Atlantic Yards is looking like a worse and worse deal for the city treasury, according to the Independent Budget Office. Back in 2005, the nonpartisan IBO said the new Nets arena would bring the city $28.5 million more in tax revenue than it would cost in subsidies, over the next 30 years (PDF). But the city has since decided to pitch in about twice the amount of money it said it would spend back then. And as the costs of the arena have grown, the city stands to lose more money because of an agreement that it would not collect mortgage recording taxes and sales taxes.
The IBO didn't come up with a new estimate, but numbers outlined at a state legislative hearing Friday suggest that the city would see a net loss of about $76 million (PDF).
David Lombino, spokesman for the Economic Development Corporation, said the IBO report is incomplete since it only considers the economic impact of the arena, and not the housing and office space.

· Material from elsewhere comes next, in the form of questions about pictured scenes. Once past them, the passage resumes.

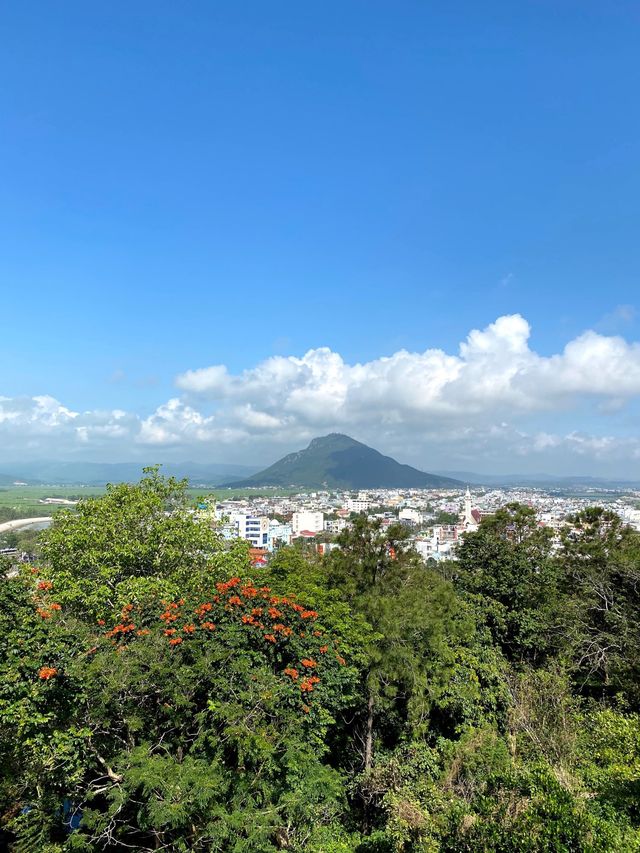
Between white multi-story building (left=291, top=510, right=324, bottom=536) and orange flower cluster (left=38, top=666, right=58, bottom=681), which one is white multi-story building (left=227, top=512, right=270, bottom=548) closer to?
white multi-story building (left=291, top=510, right=324, bottom=536)

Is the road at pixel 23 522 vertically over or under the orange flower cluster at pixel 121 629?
under

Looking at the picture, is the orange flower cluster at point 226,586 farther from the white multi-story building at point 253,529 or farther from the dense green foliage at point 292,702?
the white multi-story building at point 253,529

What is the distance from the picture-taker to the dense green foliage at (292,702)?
4668 millimetres

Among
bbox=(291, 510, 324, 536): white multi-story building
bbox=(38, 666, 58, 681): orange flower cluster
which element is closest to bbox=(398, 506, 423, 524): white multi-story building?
bbox=(291, 510, 324, 536): white multi-story building

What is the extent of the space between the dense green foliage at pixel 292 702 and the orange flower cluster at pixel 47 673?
0.07ft

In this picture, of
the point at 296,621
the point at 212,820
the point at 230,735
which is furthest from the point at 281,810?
the point at 296,621

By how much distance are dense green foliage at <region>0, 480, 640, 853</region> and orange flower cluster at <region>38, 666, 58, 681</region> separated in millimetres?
20

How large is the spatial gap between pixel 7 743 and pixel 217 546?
616 centimetres

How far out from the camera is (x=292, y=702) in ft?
17.8

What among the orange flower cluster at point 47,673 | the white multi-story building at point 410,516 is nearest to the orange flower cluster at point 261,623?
the orange flower cluster at point 47,673

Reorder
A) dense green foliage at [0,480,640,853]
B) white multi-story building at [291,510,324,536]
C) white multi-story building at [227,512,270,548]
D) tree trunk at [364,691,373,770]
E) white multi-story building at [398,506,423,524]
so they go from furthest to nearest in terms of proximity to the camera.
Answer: white multi-story building at [398,506,423,524] → white multi-story building at [291,510,324,536] → white multi-story building at [227,512,270,548] → tree trunk at [364,691,373,770] → dense green foliage at [0,480,640,853]

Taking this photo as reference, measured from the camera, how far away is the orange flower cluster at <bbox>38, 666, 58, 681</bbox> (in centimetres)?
471

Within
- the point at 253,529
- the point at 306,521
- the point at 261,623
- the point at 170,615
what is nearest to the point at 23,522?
the point at 253,529

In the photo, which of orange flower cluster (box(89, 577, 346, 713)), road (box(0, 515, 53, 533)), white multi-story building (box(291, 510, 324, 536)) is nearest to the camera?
orange flower cluster (box(89, 577, 346, 713))
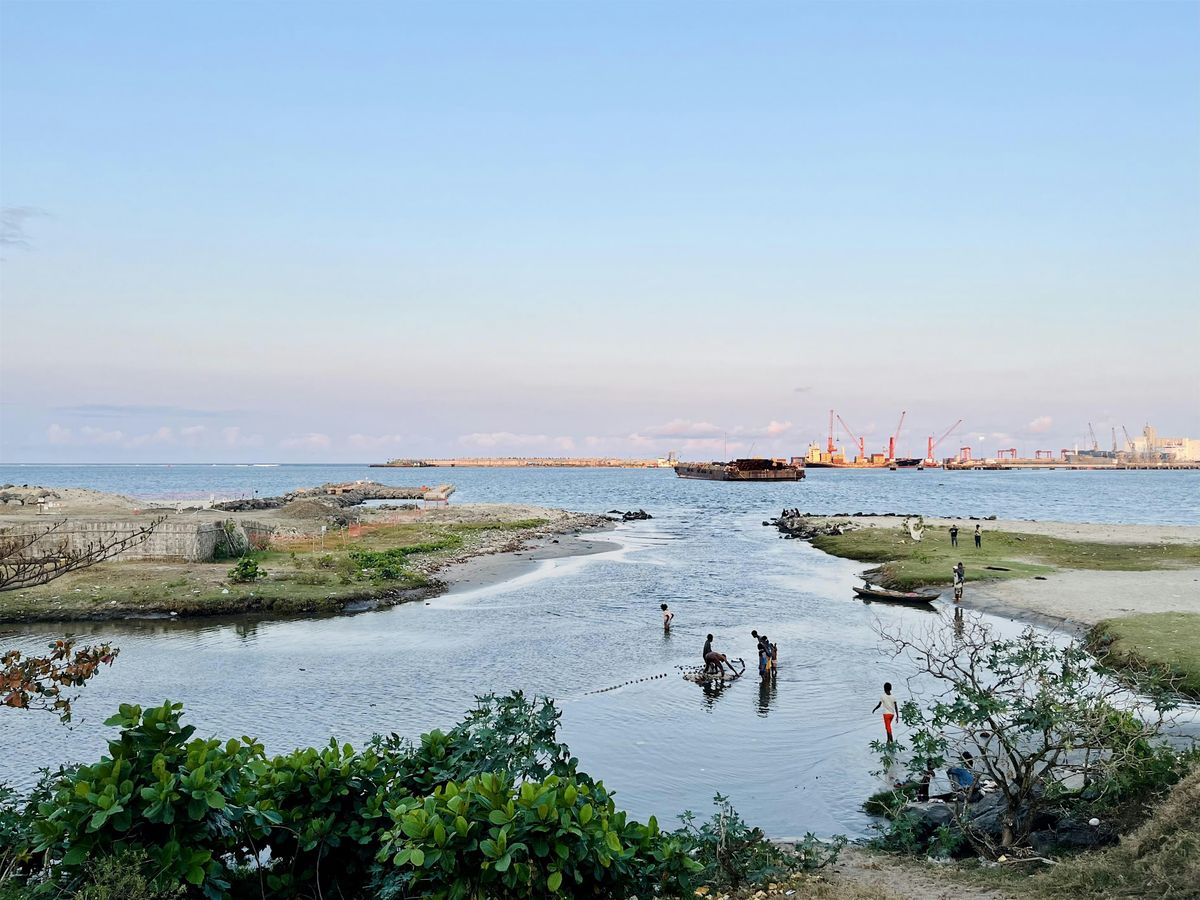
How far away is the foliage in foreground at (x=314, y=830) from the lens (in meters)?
7.58

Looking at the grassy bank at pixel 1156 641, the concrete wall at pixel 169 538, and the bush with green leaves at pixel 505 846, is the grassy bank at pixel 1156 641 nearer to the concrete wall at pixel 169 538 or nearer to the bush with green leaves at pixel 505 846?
the bush with green leaves at pixel 505 846

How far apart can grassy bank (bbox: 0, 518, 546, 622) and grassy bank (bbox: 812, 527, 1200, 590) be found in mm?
28761

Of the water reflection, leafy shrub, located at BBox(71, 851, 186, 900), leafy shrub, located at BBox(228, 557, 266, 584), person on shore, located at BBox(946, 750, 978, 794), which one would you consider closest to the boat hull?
the water reflection

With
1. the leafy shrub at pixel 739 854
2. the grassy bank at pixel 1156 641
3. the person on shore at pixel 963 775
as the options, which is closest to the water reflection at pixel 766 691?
the person on shore at pixel 963 775

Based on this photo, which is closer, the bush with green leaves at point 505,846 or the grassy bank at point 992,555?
the bush with green leaves at point 505,846

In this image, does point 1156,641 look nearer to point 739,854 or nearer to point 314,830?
point 739,854

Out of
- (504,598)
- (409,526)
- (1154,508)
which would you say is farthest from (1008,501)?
(504,598)

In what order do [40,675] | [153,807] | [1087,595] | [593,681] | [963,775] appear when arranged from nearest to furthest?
[153,807], [40,675], [963,775], [593,681], [1087,595]

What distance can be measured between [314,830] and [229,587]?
35.4 meters

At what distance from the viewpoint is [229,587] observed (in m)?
40.9

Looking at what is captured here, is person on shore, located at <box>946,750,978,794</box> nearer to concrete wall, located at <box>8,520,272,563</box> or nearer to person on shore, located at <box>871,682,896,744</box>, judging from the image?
person on shore, located at <box>871,682,896,744</box>

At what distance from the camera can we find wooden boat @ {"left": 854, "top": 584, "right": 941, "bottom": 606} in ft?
137

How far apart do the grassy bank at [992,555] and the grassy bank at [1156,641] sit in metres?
14.4

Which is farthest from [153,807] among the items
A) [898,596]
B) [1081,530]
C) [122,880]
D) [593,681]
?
[1081,530]
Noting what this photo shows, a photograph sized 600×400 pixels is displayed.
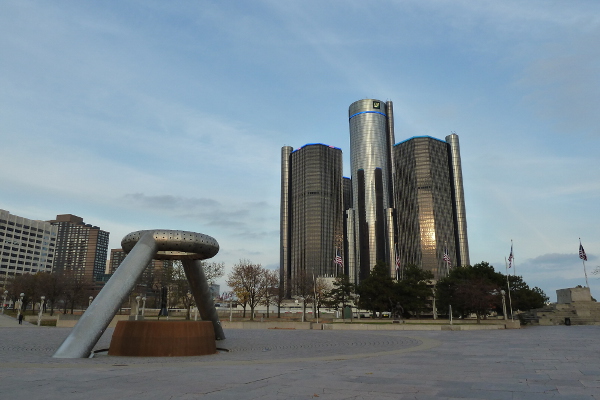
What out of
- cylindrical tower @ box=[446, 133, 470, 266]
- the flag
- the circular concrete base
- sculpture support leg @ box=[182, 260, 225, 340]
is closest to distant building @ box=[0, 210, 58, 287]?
sculpture support leg @ box=[182, 260, 225, 340]

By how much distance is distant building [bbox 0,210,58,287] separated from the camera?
545 ft

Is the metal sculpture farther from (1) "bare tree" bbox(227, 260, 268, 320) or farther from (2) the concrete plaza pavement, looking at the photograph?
(1) "bare tree" bbox(227, 260, 268, 320)

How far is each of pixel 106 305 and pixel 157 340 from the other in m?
2.44

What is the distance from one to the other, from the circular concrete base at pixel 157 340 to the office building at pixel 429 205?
171 metres

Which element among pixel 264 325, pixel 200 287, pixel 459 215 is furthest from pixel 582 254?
pixel 459 215

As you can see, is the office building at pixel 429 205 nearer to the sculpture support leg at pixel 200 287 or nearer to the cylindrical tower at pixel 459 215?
the cylindrical tower at pixel 459 215

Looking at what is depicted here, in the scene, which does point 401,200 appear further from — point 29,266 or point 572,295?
point 29,266

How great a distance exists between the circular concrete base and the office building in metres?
171

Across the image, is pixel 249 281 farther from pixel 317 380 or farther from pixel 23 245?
pixel 23 245

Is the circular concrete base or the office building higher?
the office building

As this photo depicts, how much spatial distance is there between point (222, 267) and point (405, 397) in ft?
216

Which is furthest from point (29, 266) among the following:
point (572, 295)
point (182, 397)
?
point (182, 397)

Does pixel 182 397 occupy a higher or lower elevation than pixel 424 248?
lower

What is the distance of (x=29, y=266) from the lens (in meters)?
Answer: 176
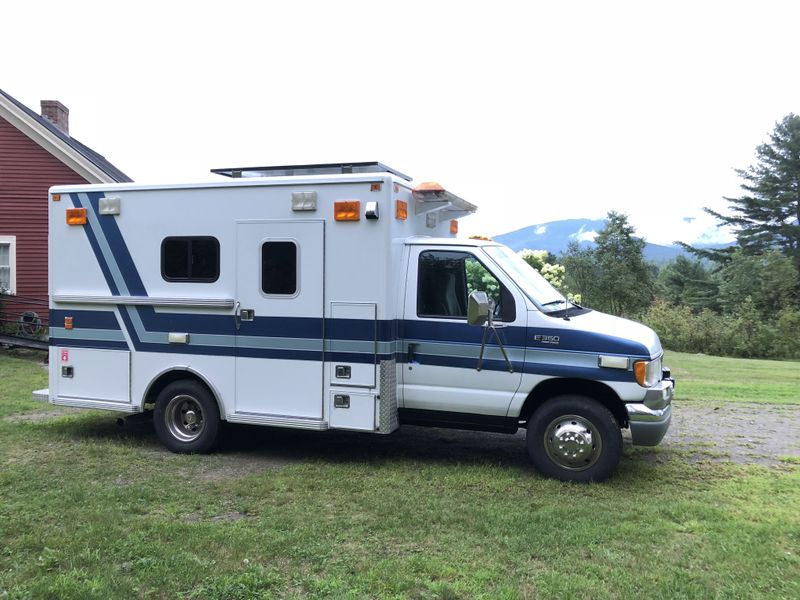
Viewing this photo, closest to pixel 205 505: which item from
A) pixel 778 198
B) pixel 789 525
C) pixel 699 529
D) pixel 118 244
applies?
pixel 118 244

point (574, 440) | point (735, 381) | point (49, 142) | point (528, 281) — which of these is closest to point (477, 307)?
point (528, 281)

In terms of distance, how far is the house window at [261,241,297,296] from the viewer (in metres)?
6.41

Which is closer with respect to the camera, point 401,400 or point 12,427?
point 401,400

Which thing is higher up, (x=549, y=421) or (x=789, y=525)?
(x=549, y=421)

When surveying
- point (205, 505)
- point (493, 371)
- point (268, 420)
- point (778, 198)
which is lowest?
point (205, 505)

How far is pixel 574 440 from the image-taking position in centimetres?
577

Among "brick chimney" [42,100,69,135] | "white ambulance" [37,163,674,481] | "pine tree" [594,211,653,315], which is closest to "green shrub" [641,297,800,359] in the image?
"pine tree" [594,211,653,315]

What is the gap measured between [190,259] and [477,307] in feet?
9.89

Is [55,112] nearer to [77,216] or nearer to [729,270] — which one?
[77,216]

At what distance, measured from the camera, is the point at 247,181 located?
649cm

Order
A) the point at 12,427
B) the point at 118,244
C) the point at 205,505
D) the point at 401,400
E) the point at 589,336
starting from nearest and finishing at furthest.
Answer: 1. the point at 205,505
2. the point at 589,336
3. the point at 401,400
4. the point at 118,244
5. the point at 12,427

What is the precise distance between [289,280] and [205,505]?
2.20 m

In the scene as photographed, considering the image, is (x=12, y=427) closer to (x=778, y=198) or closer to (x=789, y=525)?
(x=789, y=525)

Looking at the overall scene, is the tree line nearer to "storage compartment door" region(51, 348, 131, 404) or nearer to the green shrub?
the green shrub
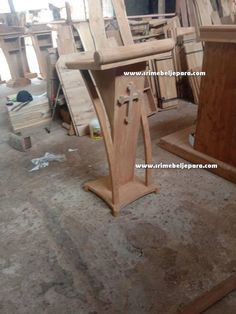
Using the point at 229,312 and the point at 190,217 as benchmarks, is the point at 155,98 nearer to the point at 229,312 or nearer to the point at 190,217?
the point at 190,217

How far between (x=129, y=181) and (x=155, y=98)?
1935 millimetres

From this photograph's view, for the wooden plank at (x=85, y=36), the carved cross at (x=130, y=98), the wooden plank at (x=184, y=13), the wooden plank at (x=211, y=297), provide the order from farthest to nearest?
the wooden plank at (x=184, y=13) < the wooden plank at (x=85, y=36) < the carved cross at (x=130, y=98) < the wooden plank at (x=211, y=297)

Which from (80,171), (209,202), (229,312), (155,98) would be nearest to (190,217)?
(209,202)

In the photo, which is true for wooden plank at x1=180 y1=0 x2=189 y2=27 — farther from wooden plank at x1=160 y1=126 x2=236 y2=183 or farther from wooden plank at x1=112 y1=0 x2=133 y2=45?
wooden plank at x1=160 y1=126 x2=236 y2=183

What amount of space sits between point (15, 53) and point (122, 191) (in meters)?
5.21

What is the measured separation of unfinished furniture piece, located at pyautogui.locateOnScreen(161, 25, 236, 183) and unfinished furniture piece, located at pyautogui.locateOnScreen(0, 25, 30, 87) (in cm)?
437

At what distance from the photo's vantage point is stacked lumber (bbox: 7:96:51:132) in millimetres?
3291

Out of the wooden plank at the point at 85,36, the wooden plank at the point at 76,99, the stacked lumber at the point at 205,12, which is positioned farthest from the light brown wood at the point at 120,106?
the stacked lumber at the point at 205,12

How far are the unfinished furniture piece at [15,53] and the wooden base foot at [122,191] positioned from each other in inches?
166

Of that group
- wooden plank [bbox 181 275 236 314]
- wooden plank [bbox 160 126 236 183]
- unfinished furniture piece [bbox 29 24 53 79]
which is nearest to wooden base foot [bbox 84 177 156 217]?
wooden plank [bbox 160 126 236 183]

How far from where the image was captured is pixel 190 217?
5.87ft

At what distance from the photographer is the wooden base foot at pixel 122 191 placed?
6.17 feet

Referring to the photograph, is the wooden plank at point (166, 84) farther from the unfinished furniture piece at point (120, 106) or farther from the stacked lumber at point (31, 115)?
the unfinished furniture piece at point (120, 106)

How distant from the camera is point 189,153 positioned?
2391mm
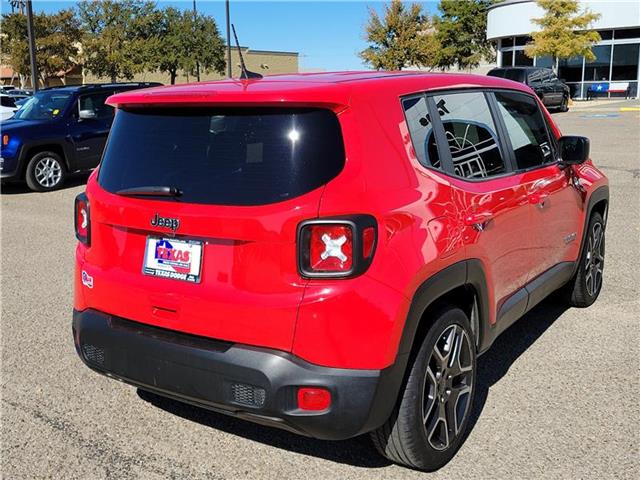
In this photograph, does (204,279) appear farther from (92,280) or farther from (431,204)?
(431,204)

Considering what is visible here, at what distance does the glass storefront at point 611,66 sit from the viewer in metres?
38.2

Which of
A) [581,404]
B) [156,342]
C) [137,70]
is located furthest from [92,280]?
[137,70]

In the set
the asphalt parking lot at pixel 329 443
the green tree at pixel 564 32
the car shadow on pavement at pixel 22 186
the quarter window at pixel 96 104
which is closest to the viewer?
the asphalt parking lot at pixel 329 443

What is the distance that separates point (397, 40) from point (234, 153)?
50868 mm

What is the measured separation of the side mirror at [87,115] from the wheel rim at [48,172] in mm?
939

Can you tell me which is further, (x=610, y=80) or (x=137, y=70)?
(x=137, y=70)

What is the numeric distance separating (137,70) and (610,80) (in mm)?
33657

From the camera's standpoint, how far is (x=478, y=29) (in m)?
53.6

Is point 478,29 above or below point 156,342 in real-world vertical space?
above

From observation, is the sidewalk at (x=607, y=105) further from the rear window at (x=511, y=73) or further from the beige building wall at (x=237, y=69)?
the beige building wall at (x=237, y=69)

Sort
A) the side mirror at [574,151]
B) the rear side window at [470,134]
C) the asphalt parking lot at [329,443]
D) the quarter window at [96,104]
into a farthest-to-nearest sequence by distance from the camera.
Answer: the quarter window at [96,104]
the side mirror at [574,151]
the rear side window at [470,134]
the asphalt parking lot at [329,443]

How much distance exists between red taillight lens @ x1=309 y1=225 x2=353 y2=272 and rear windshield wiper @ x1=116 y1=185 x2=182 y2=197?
0.67 m

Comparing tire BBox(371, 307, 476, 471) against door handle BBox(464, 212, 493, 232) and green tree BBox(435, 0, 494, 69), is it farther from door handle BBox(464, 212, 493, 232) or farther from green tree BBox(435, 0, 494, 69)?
green tree BBox(435, 0, 494, 69)

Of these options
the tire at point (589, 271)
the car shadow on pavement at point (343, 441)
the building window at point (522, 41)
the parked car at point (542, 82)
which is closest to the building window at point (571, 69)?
the building window at point (522, 41)
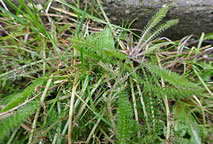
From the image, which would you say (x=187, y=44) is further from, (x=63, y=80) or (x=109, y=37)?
(x=63, y=80)

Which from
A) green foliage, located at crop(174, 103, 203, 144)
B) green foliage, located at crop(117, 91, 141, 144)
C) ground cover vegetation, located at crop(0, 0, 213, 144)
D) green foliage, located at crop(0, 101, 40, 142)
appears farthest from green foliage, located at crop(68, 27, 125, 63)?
green foliage, located at crop(174, 103, 203, 144)

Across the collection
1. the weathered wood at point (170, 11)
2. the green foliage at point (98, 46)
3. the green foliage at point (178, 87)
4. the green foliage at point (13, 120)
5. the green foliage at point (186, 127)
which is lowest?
the green foliage at point (13, 120)

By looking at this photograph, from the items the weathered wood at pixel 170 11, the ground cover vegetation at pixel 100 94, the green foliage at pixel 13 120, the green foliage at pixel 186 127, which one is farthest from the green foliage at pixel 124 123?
the weathered wood at pixel 170 11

Then again, most of the Bloomberg administration's subsidies applied specifically to the arena, since at the time, officials thought the arena was the best part of the deal. It would bring highly paid basketball players from New Jersey to New York, each of whom would pay hefty city income taxes.
Lombino says the Economic Development Corporation will release an updated economic analysis soon, reflecting the changes to the project since the last one in June 2005. President Seth Pinsky said at Friday's hearing that the project as a whole will produce benefits 'likely exceeding half-a-billion dollars in net, incremental returns to the city.'
If so, the Atlantic Yards project will turn out to have become an even better deal even though the arena cost has increased and the amount of office space has been reduced by 80 percent. Back then, the EDC estimated the gross impact to be $524 million without deducting the cost of indirect and direct subsidies.